Ils sont partis vraisemblablement de Sfax (centre), épicentre en Tunisie de l'émigration irrégulière vers l'Italie, la nuit du 10 au 11 janvier sur une mer démontée, selon les familles.

Les occupants du bateau étaient surtout des jeunes de 17 à 30 ans, originaires d'El Hencha, bourgade agricole de 6.000 habitants à 40 kilomètres au nord de Sfax. Une mère et son bébé de quatre mois étaient aussi du voyage.

Inès Lafi n'avait aucune idée des intentions de son frère Mohamed, presque 30 ans, qui gagnait sa vie en conduisant la camionnette familiale de "louage" (taxi collectif).

"Il est sorti vers 22H00 avec son téléphone, sans rien dire à mes parents, sans vêtements de rechange ni sac, comme s'il allait retrouver ses amis", raconte à l'AFP cette ouvrière de 42 ans, qui souffre d'insomnies depuis.

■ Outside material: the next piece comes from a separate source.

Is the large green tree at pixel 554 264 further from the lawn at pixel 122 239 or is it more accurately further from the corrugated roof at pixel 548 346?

Yousri, 22 ans, est aussi parti en cachette. "La majorité des jeunes n'ont pas informé leur famille, ils se sont débrouillés pour avoir un peu d'argent", confirme M. Henchi, son oncle instituteur.

Meftah Jalloul, poissonnier de 62 ans, savait lui "depuis un certain temps" que son fils Mohamed, 17 ans, "voulait migrer en Europe" et le lui avait déconseillé "mais c'est devenu une idée fixe".

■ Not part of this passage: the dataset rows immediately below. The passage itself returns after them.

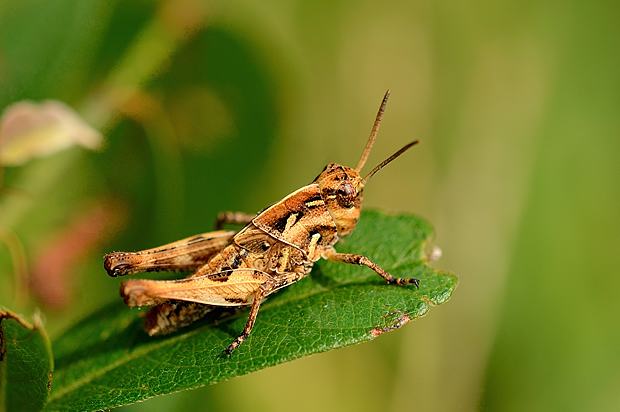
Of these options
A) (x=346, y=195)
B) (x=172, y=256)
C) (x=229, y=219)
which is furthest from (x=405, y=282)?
(x=229, y=219)

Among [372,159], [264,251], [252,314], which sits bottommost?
[252,314]

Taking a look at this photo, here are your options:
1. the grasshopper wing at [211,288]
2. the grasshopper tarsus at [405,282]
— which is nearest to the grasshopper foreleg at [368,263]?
the grasshopper tarsus at [405,282]

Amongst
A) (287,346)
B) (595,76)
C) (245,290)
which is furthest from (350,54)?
(287,346)

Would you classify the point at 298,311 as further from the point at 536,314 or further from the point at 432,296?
the point at 536,314

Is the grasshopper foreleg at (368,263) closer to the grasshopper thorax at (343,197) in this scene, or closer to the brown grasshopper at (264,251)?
the brown grasshopper at (264,251)

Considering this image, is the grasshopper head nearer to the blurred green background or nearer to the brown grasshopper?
the brown grasshopper

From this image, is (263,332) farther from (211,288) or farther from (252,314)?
(211,288)
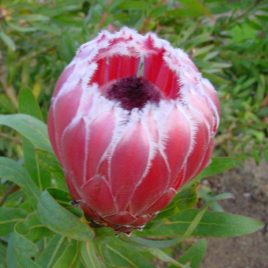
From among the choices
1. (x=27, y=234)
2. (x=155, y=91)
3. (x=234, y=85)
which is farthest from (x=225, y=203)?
(x=155, y=91)

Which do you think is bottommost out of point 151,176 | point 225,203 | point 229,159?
point 225,203

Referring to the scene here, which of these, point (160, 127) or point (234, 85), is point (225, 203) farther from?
point (160, 127)

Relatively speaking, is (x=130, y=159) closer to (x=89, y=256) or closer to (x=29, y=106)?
(x=89, y=256)

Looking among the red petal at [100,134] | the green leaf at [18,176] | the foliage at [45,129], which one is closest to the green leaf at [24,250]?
the foliage at [45,129]

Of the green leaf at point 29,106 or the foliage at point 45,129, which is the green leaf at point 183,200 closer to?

La nuit fatidique, il a tenté d'empêcher son unique garçon de sortir, l'implorant d'attendre une meilleure météo, mais "il m'a embrassé sur la tête et il est parti", relate M. Jalloul.

«Désespérance»

Le commerçant culpabilise: "chaque jour, il créait des problèmes à la maison, il voulait de l'argent pour migrer. C'est moi qui lui ai donné l'argent, donc je suis responsable".

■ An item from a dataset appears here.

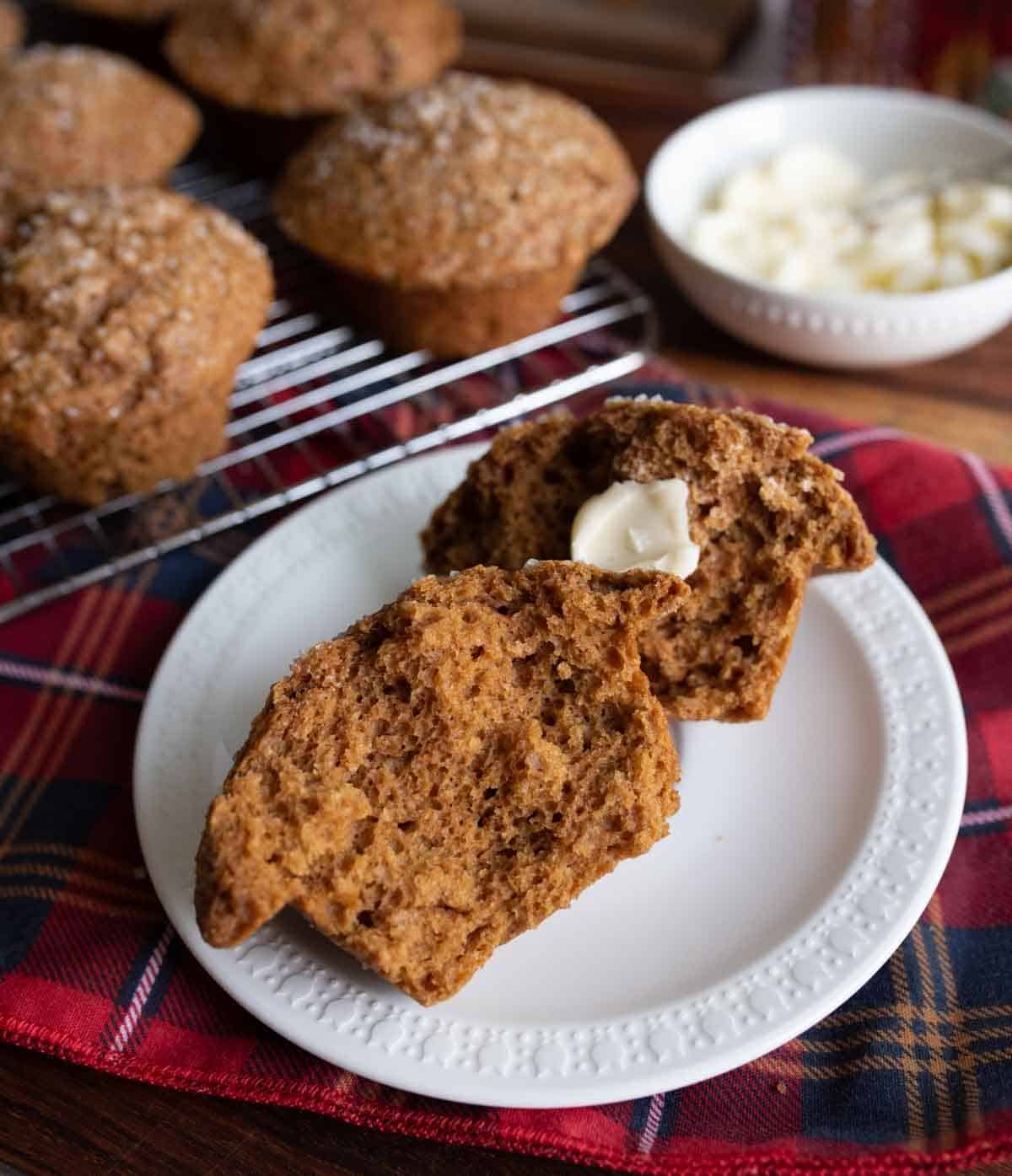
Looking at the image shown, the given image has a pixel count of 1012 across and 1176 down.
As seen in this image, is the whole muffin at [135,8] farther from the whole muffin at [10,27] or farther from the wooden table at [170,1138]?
the wooden table at [170,1138]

Les Tunisiens ont représenté la deuxième nationalité des migrants illégaux arrivés en Italie (17.304) en 2023, après les Guinéens, selon des statistiques officielles.

"Cette immigration irrégulière ne s'explique pas seulement par des motifs économiques et sociaux", analyse Romdhane Ben Amor, porte-parole de l'ONG FTDES. Il y a aussi "le facteur politique (le coup de force du président Kais Saied à l'été 2021, NDLR) et le sentiment de désespérance des Tunisiens qui ne croient pas dans l'avenir du pays".

Les disparus d'El Hencha, issus de la classe moyenne, pas particulièrement pauvres, partageaient cette "sensation d'horizon bouché".

Le frère d'Inès avait un travail mais "avec 20 dinars par jour (trois euros environ), une fois payé ses cigarettes, il disait qu'il ne pouvait pas faire de projets, ni construire une maison, ni se marier".

Mohamed l'instituteur pointe du doigt "les jeunes déjà en Italie qui publient sur les réseaux sociaux (...) leur quotidien". Les autres "voient ça et veulent changer leur avenir. Ils imaginent l'Europe comme un paradis", souligne-t-il. C'était, pense-t-il, le cas de Yousri qui travaillait dans un café internet pour 10/15 dinars par jour après avoir quitté le lycée avant le bac.

Meftah Jalloul était lui d'accord pour que son fils, également décrocheur scolaire, émigre, mais légalement et seulement après avoir fait une formation. "Il pouvait apprendre un métier: plombier, menuisier, mécanicien", souligne le père de famille.

Aujourd'hui, M. Jalloul lutte pour garder espoir.

«Temps très mauvais»

"Quatre mois se sont écoulés et je pleure mon fils. Ma famille et moi, nous sommes épuisés", dit-il en fondant en larmes.

Lui et d'autres familles se raccrochent à l'idée que l'embarcation aurait pu dériver vers la Libye voisine. Des contacts ont été pris, des recherches menées, en vain.

Inès Lafi et Mohamed Henchi redoutent le pire. Plus de 1.300 migrants sont morts ou ont disparu dans des naufrages l'an passé près des côtes tunisiennes, selon le FTDES.

"Le temps était très mauvais. Même les pêcheurs qui connaissent la mer sont rentrés, lui est sorti", explique Inès, furieuse contre le passeur, connu de tous pour son activité clandestine, qui n'est pas non plus revenu de cette dernière traversée.

Aux autorités, les familles demandent la poursuite des recherches et davantage d'opportunités à El Hencha.

"Il faut enrichir la zone industrielle avec d'autres unités de production, fournir des emplois aux jeunes", estime M. Henchi.

Il faudrait aussi, dit l'instituteur, "construire un état d'esprit différent" avec des programmes éducatifs pour donner envie de bâtir son avenir en Tunisie. Sinon les jeunes "se contentent d'un tour au café, d'un peu de ping-pong ou volley-ball".